Australia’s first female Prime Minister has denied claims her stance on Israel is influenced by her partner’s connection to a Jewish businessman.
Jewish groups have also denounced the smear against Julia Gillard by a former Australian ambassador to Israel.
The Welsh-born politician, who won the leadership after ousting fellow Labour politician Kevin Rudd, was accused by diplomat Ross Burns of being "remarkably taciturn on the excesses of Israeli actions."
Mr Burns, Australian ambassador to Israel between 2001 and 2003, criticised Ms Gillard for the fact her partner, works for a well-known supporter of Israel.
He queried why Tim Mathieson, a hairdresser now working as an estate agent, had been employed by Albert Dadon.
Mr Dadon organised a delegation of Australian politicians, including Ms Gillard, to visit Israel in 2009.
But Ms Gillard said she had made up her own views about Israel.
“I made them publicly known well before there was any suggestion that my partner would work in a property group associated with Mr Dadon.”
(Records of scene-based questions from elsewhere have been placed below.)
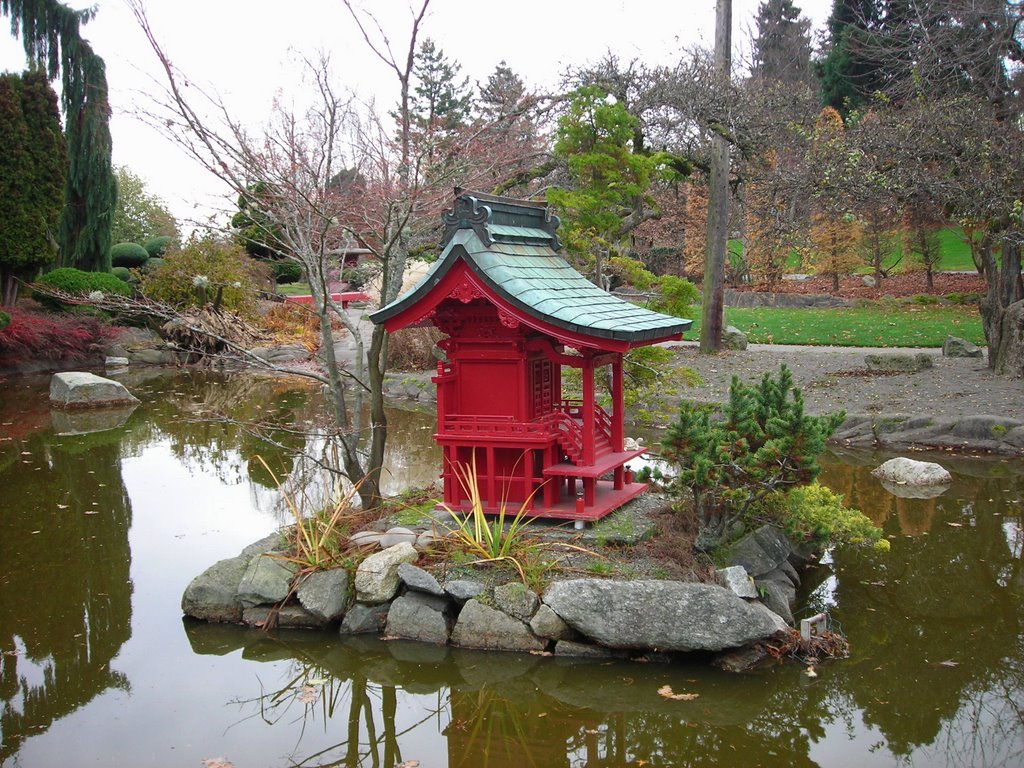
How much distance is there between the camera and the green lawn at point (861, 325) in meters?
18.8

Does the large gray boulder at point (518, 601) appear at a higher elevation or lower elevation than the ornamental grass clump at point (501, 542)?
lower

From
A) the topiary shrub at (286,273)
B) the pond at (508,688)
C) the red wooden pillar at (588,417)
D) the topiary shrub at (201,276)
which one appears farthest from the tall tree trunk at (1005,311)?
the topiary shrub at (286,273)

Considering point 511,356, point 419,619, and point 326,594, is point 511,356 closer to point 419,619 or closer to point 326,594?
point 419,619

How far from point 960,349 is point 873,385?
293 centimetres

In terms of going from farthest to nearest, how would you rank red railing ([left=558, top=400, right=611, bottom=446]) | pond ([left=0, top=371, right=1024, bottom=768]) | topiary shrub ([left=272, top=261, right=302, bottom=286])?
topiary shrub ([left=272, top=261, right=302, bottom=286]) < red railing ([left=558, top=400, right=611, bottom=446]) < pond ([left=0, top=371, right=1024, bottom=768])

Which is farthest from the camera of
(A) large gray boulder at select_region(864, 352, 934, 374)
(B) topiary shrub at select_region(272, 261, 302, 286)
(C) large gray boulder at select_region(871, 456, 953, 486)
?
(B) topiary shrub at select_region(272, 261, 302, 286)

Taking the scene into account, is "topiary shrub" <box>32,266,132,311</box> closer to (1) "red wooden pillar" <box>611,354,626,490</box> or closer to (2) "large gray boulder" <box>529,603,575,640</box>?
(1) "red wooden pillar" <box>611,354,626,490</box>

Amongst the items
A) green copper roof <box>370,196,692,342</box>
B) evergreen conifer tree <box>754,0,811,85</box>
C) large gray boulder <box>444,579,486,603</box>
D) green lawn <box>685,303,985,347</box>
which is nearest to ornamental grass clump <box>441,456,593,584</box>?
large gray boulder <box>444,579,486,603</box>

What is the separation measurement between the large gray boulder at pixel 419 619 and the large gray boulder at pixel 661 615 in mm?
868

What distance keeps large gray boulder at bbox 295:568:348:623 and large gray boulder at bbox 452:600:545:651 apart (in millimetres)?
923

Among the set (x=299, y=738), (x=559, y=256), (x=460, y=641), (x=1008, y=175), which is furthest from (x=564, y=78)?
(x=299, y=738)

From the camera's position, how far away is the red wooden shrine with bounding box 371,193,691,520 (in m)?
6.99

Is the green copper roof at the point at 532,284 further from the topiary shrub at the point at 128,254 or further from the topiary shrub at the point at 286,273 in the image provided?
the topiary shrub at the point at 128,254

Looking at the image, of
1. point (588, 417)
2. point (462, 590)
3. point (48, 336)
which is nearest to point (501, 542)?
point (462, 590)
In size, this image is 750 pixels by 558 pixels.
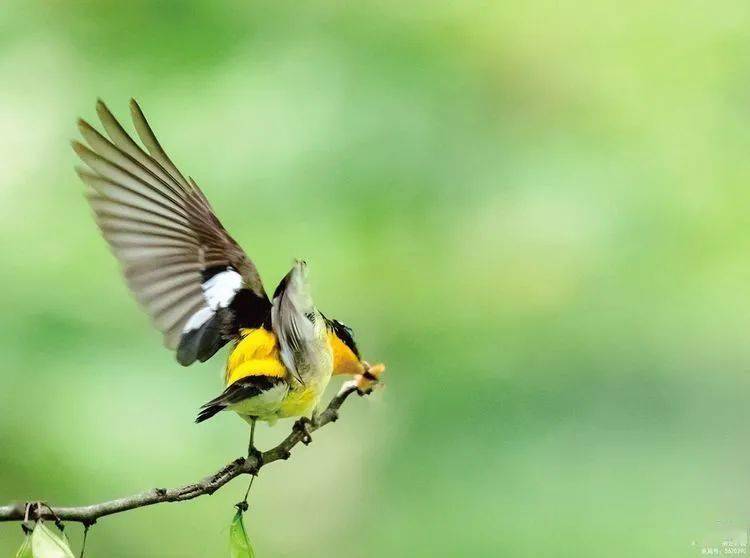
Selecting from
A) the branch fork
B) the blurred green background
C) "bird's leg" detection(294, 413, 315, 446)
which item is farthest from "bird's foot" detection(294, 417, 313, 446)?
the blurred green background

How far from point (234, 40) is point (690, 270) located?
1.43 metres

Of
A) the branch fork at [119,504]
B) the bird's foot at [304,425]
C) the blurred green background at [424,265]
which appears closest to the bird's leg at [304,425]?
the bird's foot at [304,425]

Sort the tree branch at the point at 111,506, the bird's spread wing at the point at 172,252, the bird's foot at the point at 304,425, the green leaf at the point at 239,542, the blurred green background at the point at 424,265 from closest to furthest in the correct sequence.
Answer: the tree branch at the point at 111,506, the green leaf at the point at 239,542, the bird's foot at the point at 304,425, the bird's spread wing at the point at 172,252, the blurred green background at the point at 424,265

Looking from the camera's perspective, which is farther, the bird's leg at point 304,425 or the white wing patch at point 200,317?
the white wing patch at point 200,317

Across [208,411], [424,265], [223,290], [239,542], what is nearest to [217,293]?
[223,290]

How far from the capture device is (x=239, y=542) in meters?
0.74

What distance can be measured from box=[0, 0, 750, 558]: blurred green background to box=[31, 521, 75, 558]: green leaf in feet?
4.32

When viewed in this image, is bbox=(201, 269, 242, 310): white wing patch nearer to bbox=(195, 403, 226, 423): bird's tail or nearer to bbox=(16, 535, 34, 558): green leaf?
bbox=(195, 403, 226, 423): bird's tail

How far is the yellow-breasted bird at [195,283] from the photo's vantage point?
962 millimetres

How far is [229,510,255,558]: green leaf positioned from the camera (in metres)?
0.73

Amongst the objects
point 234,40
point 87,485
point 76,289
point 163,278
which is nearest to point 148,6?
point 234,40

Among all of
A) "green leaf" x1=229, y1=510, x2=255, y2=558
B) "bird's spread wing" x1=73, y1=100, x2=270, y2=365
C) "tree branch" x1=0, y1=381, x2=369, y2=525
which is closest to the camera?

She added that her partner "has got a right to live his life too."
John Searle, the president of the Jewish Community Council of Victoria, said the reports did not accurately portray Ms Gillard’s views.
Her record on Israeli matters has been debated by various groups. A former leader of an Australian Jewish group, Isi Leibler, praised Ms Gillard’s election as “outstanding” for Israel and said she is “one of Israel’s closest friends.”
But although Mr Leibler said she was supportive of Israel’s position during Operation Cast Lead, she has called Israel to freeze construction in the Palestinian territories.
Ms Gillard has also come under fire from Christian groups after she revealed she does not believe in God.
She said: "I am not going to pretend a faith I don't feel."